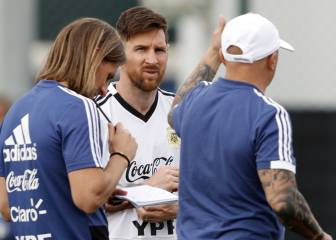 Two incidents shed light on Messi influence in Argentina camp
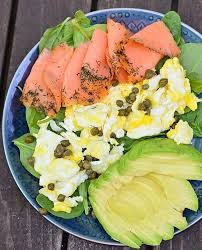 There are infinite opportunities to use smoked salmon in the wonderful world of canapés. A No Recipe Required Lunch From Realfoodwithdana Smoked Salmon Scrambled Eggs Avocado And Cap Whole 30 Recipes Smoked Salmon Breakfast Whole Food Recipes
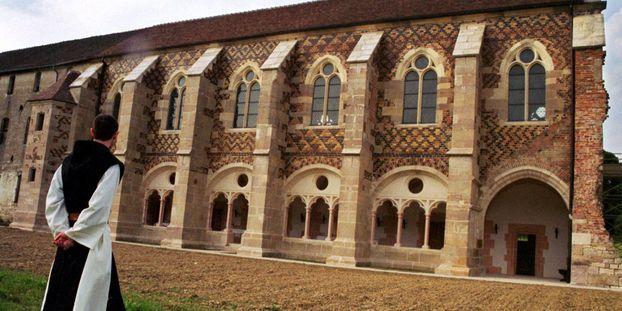 Fondée en 1098, l'abbaye de Citeaux est réputée pour ses fromages.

+===+

WHAT TO WORK ON:
Output each line exactly as shown above; no pictures go in the copy.

WRITTEN REPLY:
 Two incidents shed light on Messi influence in Argentina camp
 There are infinite opportunities to use smoked salmon in the wonderful world of canapés. A No Recipe Required Lunch From Realfoodwithdana Smoked Salmon Scrambled Eggs Avocado And Cap Whole 30 Recipes Smoked Salmon Breakfast Whole Food Recipes
 Fondée en 1098, l'abbaye de Citeaux est réputée pour ses fromages.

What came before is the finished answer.